Sur le vif - Jeudi 27.05.21 - 14.50h
 
 
Je suis souverainiste, depuis toujours. Et je suis profondément européen. Non au sens de la machinerie de l'UE, mais dans celui, autrement plus fondateur, de mon appartenance totale à ce continent que j'aime, au sein duquel je voyage depuis six décennies, dont je parle une ou deux langues, en tentant d'en apprivoiser quelques autres, dont l'Histoire m'habite et me passionne.
 
Toute ma formation, tous mes chemins de connaissance, le français, l'allemand, le latin, le grec, puis l'italien, un peu de grec moderne, me mènent à l'Europe. Elle est mon terroir, mon terreau, je lis ses écrivains, j'écoute ses musiciens. J'ai passé pas mal de temps en Allemagne, y compris à l'époque de la DDR, j'ai étudié avec passion la littérature allemande, je prépare une Histoire de l'Allemagne en 144 épisodes, dont 32 sont déjà publiés.

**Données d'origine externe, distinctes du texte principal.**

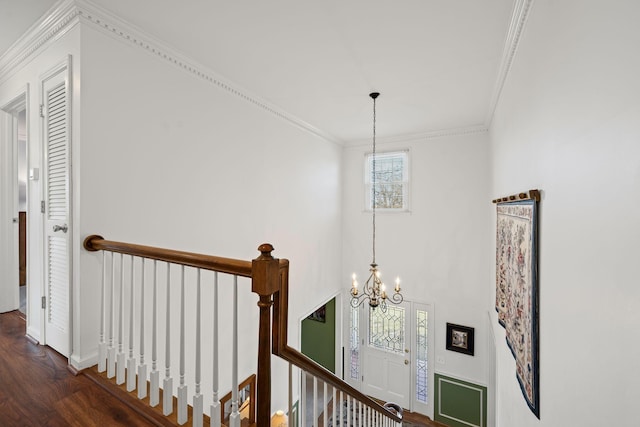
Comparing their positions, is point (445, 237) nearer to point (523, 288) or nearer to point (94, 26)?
point (523, 288)

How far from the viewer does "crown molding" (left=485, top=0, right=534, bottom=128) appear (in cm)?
192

Je lis la presse européenne en plusieurs langues, je m'essaye aux journaux grecs, mais là, j'ai encore un sacré boulot.
 
Tout ça, pour inviter mes compatriotes à partager mon amour du continent. Je ne suis pas un occidental, encore moins un atlantiste, le monde anglo-saxon ne m'attire guère, je vibre pour l'Europe continentale, les Balkans, le Proche-Orient (où je me suis rendu maintes fois), l'Afrique du Nord. Je rends hommage à mes parents, qui nous ont permis, ma soeur et moi, de découvrir de fabuleux pays, dans notre enfance, aujourd'hui lointaine. Le Proche-Orient, justement, mais aussi par exemple la Scandinavie, été 1968, avec un voyage mémorable jusqu'au Cap Nord, et retour, dans la Mercedes 280 S de mon père. Inoubliable.
 
Pourquoi j'écris ça ? Pour bien séparer deux choses. Le sentiment profond d'appartenance au continent européen (en Prusse, en Saxe, en Thuringe où vécurent Bach et Luther, je me sens chez moi, tout autant que dans un monastère perdu de la Grèce). Et puis, d'un autre côté, la défense d'une Suisse intraitable sur son indépendance, sa souveraineté. Non parce qu'elle est la Suisse, mais parce que toute nation doit être souveraine, ou n'être pas, sans troisième voie. Le destin de notre pays, pour moi, n'est pas de se fondre dans une entité supérieure. Collaborer, oui. Échanger. Apprendre à se connaître. Partager la culture, les langues. Mais en demeurant souverain.
 
J'écris ça, aussi, parce que je couvre l'actualité Suisse-Europe depuis plus de trente ans, depuis Delamuraz, dont le souvenir illumine encore ma mémoire. J'ai couvert tous les combats, EEE, bilatérales, initiatives de l'UDC. Et maintenant, j'aspire à l'apaisement. Cet accord institutionnel était touffu, atrocement mal fagoté, le Conseil fédéral a mille fois bien fait de tirer la prise. Maintenant, il nous faut nous calmer. Respirer. Ne rien précipiter. Retirer le dossier aux diplomates et aux technocrates. Prendre quelques années pour nous demander, entre nous, les citoyennes et citoyens suisses, ce que nous voulons, en termes de politique européenne.
 
Laissons, quelques années, nos amis Européens tranquilles, tout en maintenant avec eux des relations de confiance et de respect mutuel. Et instaurons le seul débat qui vaille : non pas celui des Suisses avec l'Europe, mais celui des Suisses avec la Suisse. Car à l'intérieur de notre pays complexe et fragile, la plus grande conquête n'est pas d'aller vers la connaissance de l'univers. Mais vers celle de nous-mêmes. Notre petit pays, riche de ses tranquilles inquiétudes, en vaut la peine.